> INSTRUCTIONS TO FOLLOW: Copy the part of the article on October's meteor showers and eclipse that opens with the words "If you’re living" and closes with "Oregon to Texas.", keeping every word and mark as it stands.

> PASSAGE TO READ:

-- START --

Millions will get the chance to see shooting stars light up October skies this month as the Draconids and Orionids are set to stun stargazers. 

The Draconids are unique as amateur astrologists can see them in the evenings rather than at night.

And on October 14, a staggering “ring of fire” will be seen in the US as a yearly solar eclipse takes hold.

So with astronomy enthusiasts spoilt for choice, here’s the low down on how you can best see the sights in space this month.

READ MORE: Sky turns green as meteor ‘slams’ into the atmosphere and soars through the sky

Starting tomorrow, the Draconid meteor shower will be visible in the sky. It will peak on October 8 and 9, meaning Sunday night is perfect for weekend watchers hoping to spot the shower.

The best time to see them is early on Monday morning, however, as the waning crescent moon won’t give off too much light pollution.

Under a dark sky with no moon, you might catch 10 Draconid meteors per hour. The shower will end on October 10.

The Draconids, appearing to radiate from the Draco constellation, could spit forth tens of thousands of fiery stars in a meteor storm. But a storm like that has not happened since 1946.

In the second shower this month, the Orionids should be seen raining down near the end of the month.

Early in the mornings of October 21 and 22, the meteor shower should be at its most visible.

Under a dark sky with no moon, the Orionids exhibit a maximum of about 10 to 20 meteors per hour.

The Orionid meteors that we observe come from Halley’s Comet, which orbits the sun every 76 years or so.

If you’re living from the Northwest to the Gulf Coast of the US, you can see a solar eclipse on October 14.

While not as rare as a total eclipse, you’ll still need to wear special eclipse glasses during the entirety of the event.

Nine states will be along the path of the maximum eclipse, which stretches from Oregon to Texas.

The eclipse in the US begins in Oregon just after 8am PDT and ends in southeastern Texas at 1.33pm CDT.

-- END --

> STORED DATA:
-- START --

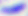
magnification: 400x
identification: Toxoplasma gondii
modality: micrograph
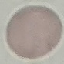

-- END --

> TASK RESPONSE:
If you’re living from the Northwest to the Gulf Coast of the US, you can see a solar eclipse on October 14.

While not as rare as a total eclipse, you’ll still need to wear special eclipse glasses during the entirety of the event.

Nine states will be along the path of the maximum eclipse, which stretches from Oregon to Texas.